───── Page excerpt ─────
When you pictured yourself breastfeeding, you probably visualised the classic cradle hold in which you, well, basically just cradled your baby and popped it on your boob just like nature intended. Easy huh? Ha. We all know it’s not always as straightforward as that, but the good news there are plenty of others you can try instead as you and your baby get to know each other’s bodies (sure, they’ve had 9 months to do that, but it’s different on the outside…).
In fact, you can feed your baby pretty much any way you like, as long as they’re safe, so we’d recommend doing whatever feels most comfortable to start with. Don’t worry, you won’t have to carry cushions around with you forever – within a few weeks, you’ll be such a pro that you can probably feed them standing on your head (although this isn’t necessarily something we’d recommend…)…
The perfect position for… newbies
Laid back breastfeeding, also known as biological nurturing, is likely to be the first position you try feeding your baby in, live from your hospital bed (or very own bed, if you had a successful home birth – go you!). By reclining into a bed or comfy chair, with plenty of cushions to support you, you’ll be able to concentrate on getting your baby onto your boob, rather than holding them tightly, since your tummy will be supporting their body. It’s also a great position for the less perky of boob, since it raises your nips to a more optimal position, and for anyone with a forceful letdown since it will slow the flow of milk slightly.
The perfect position for… big boobs
The rugby hold, in which your baby is tucked round the side of your body, can take a bit of getting used to, and you’ll almost certainly need a dedicated nursing cushion to start with to support your baby’s body, but once perfected can be handy for anyone with big boobs, and also those who’ve had a c-section and therefore want to keep the baby’s weight off their healing tummy. It’s also a nice one for getting a good view of your baby’s beautiful (obvs) face. But it’s not subtle, so anyone nervous about feeding in public might want to experiment a little first.
The perfect position for… multi-taskers
The cross cradle is where you support your baby with the opposite arm to the side you’re feeding on, and is a good one if you’d like a hand free to stuff chocolate into your mouth/do arts and crafts with an older child/answer the door to the postman. However, it can be tricky if you’ve got bigger boobs, as you might not feel like there’s enough support – although you could always use that free hand to position your boob more effectively.
─────
**Tasks**
A – Reproduce the passage from the breastfeeding positions article word for word, starting at "The perfect position for… multi-taskers" and ending at "boob more effectively.".
B – Continue the breastfeeding positions article from the point where it stops.
───── Provided material ─────
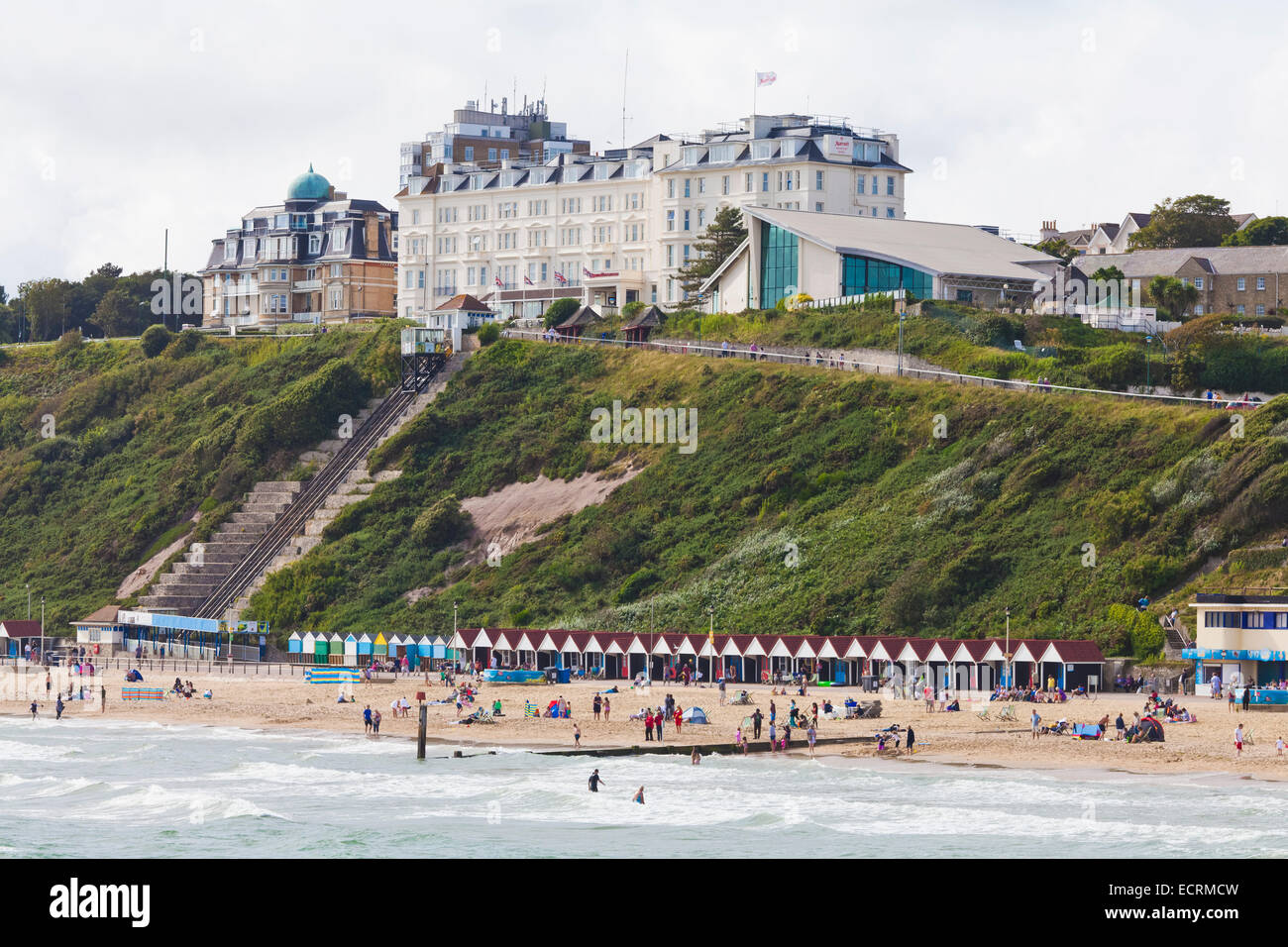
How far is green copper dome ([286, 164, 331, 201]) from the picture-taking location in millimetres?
─────
**Answers to each task**
A –
The perfect position for… multi-taskers
The cross cradle is where you support your baby with the opposite arm to the side you’re feeding on, and is a good one if you’d like a hand free to stuff chocolate into your mouth/do arts and crafts with an older child/answer the door to the postman. However, it can be tricky if you’ve got bigger boobs, as you might not feel like there’s enough support – although you could always use that free hand to position your boob more effectively.

B –
The perfect position for… out and about
A tricky one with newborns, but worth a go once your baby can support its own head, the koala hold is where your baby straddles your leg and sits upright facing your boobs. It can work well on your lap in cafes/on the bus/on a park bench and, if you favour the “one-up, one-down” style of boob-friendly dressing (where you pull up your top layer and pull down your bottom one to give your baby access to the good stuff) you can do it without flashing very much flesh at all. It’s also good for any particularly gassy or refluxy babies as keeps their backs nice and straight and therefore more likely to do an efficient burp without all that relentless winding.
The perfect position for.. getting some sleep
If you’re co-sleeping, you’ll worry about nodding off during feeds, but if you perfect the side lying position, you’ll be optimising their safety and your comfort so it doesn’t matter if you drop off. We’d recommend popping a pillow behind you to support your back, and making sure your baby’s side of the bed is flat, firm and clear of loose blankets. You simply feed them lying on your side and then slide them away a little when they’ve nodded off. If your body gets sore from staying in the same position all night, a co-sleeping cot can keep them safely close by without you having to stay rigidly in one spot all night.